*** Data for the task ***

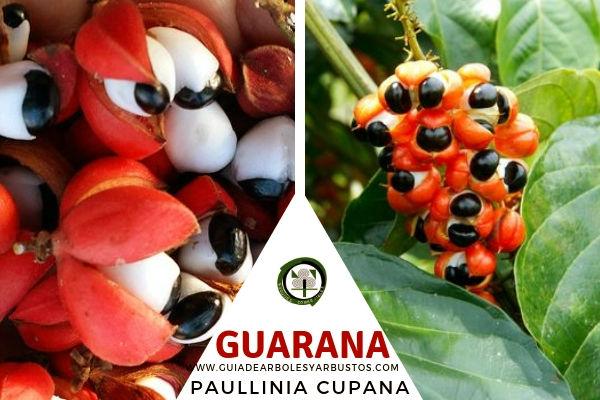 Guaraná Fruta tropical del arbusto Paullinia cupana, de la familia Sapindaceae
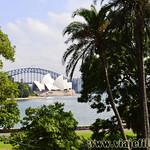 Viajefilos en Australia. Sydney  004_1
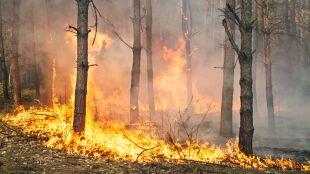 Duże zagrożenie pożarowe w wielu regionach kraju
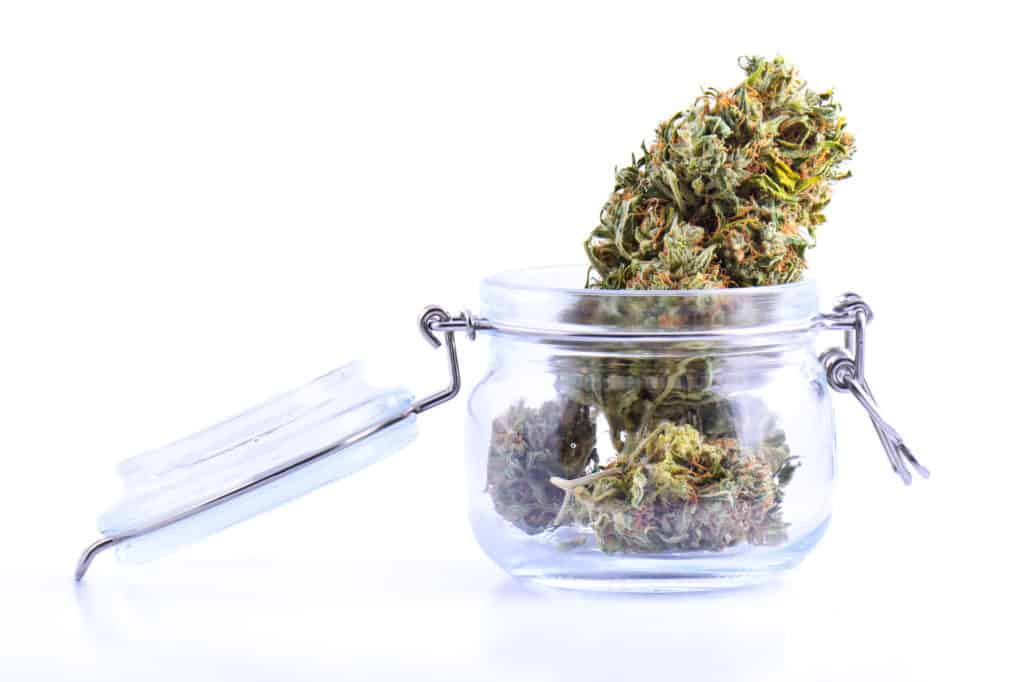 cannabis bud in glass jar on white surface, white 99 strain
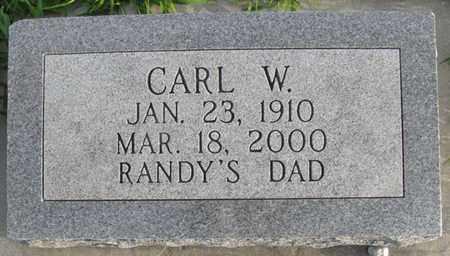 WENDT, CARL W. - Saunders County, Nebraska | CARL W. WENDT - Nebraska Gravestone Photos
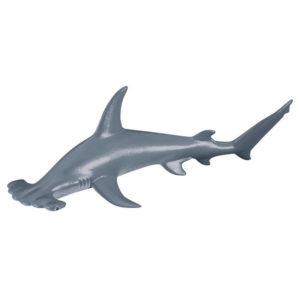 Σφυροκέφαλος Καρχαρίας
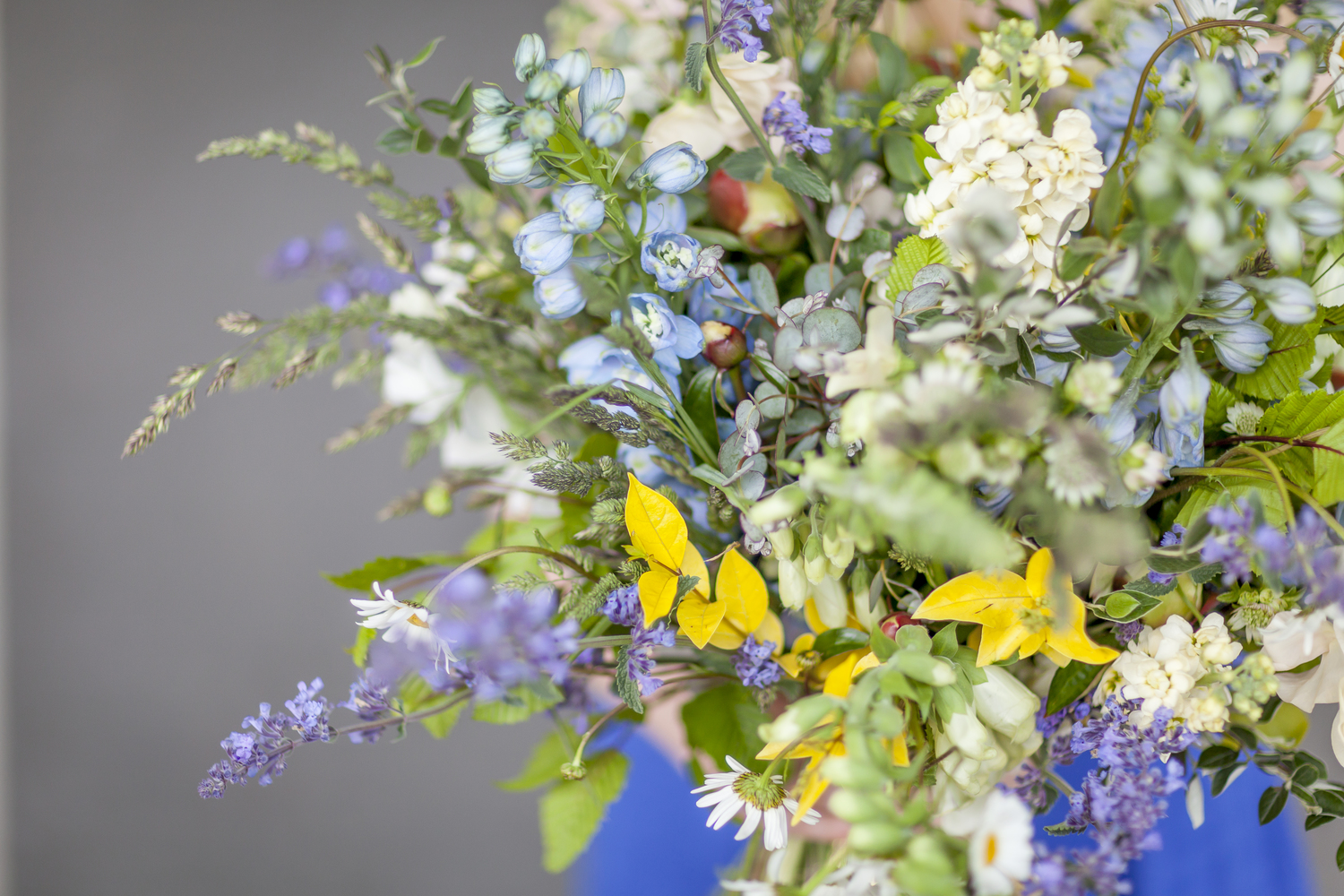 Buying british british flowers week not only do british flowers usually have a better scent than imported ones they will be fresher and last longer minimum distance means maximum vase life izmirmasajfo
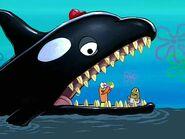 SBSP Orca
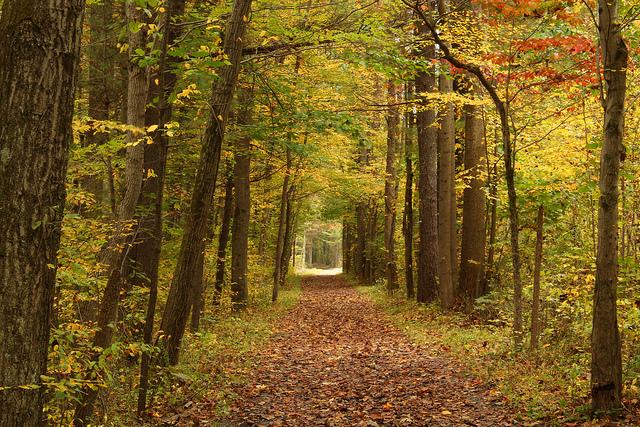 6. Jacobsburg State Park, Northampton County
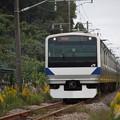Photos: E531系K406編成 KY入場回送 3
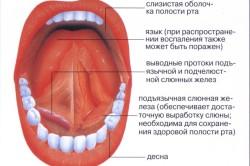 Основные составляющие полости рта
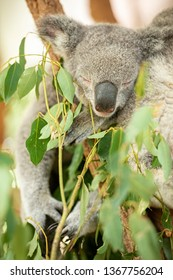 Cute Australian Koalas in nature during the day
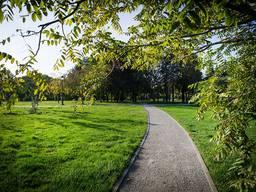 Продаємо травосуміш для благоустрою парків і міських територій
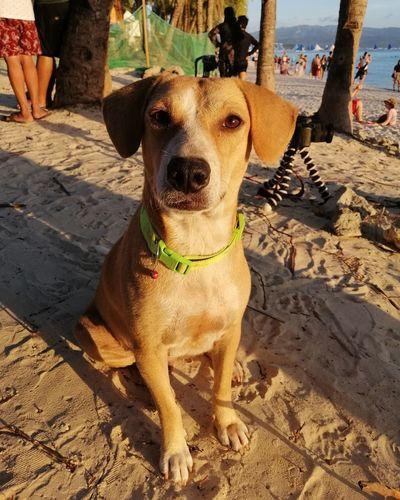 Goodest good boy Beach Dog Sand Shadow Canine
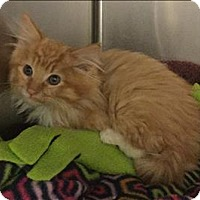 Domestic Longhair Kitten for adoption in Mipiltas, California - Sonny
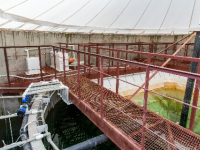 В Калужской области требуется построить в первоочередном порядке более 50 сооружений очистки сточных вод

*** End of Data for the task ***

#### What you are asked to do:
Starting from the line with "cannabis bud in" in the records above, repeat each line exactly until you have written the line with "Domestic Longhair Kitten", then stop; drop the pictures.

#### Solution for this exercise:
 cannabis bud in glass jar on white surface, white 99 strain
 WENDT, CARL W. - Saunders County, Nebraska | CARL W. WENDT - Nebraska Gravestone Photos
 Σφυροκέφαλος Καρχαρίας
 Buying british british flowers week not only do british flowers usually have a better scent than imported ones they will be fresher and last longer minimum distance means maximum vase life izmirmasajfo
 SBSP Orca
 6. Jacobsburg State Park, Northampton County
Photos: E531系K406編成 KY入場回送 3
 Основные составляющие полости рта
 Cute Australian Koalas in nature during the day
 Продаємо травосуміш для благоустрою парків і міських територій
 Goodest good boy Beach Dog Sand Shadow Canine
 Domestic Longhair Kitten for adoption in Mipiltas, California - Sonny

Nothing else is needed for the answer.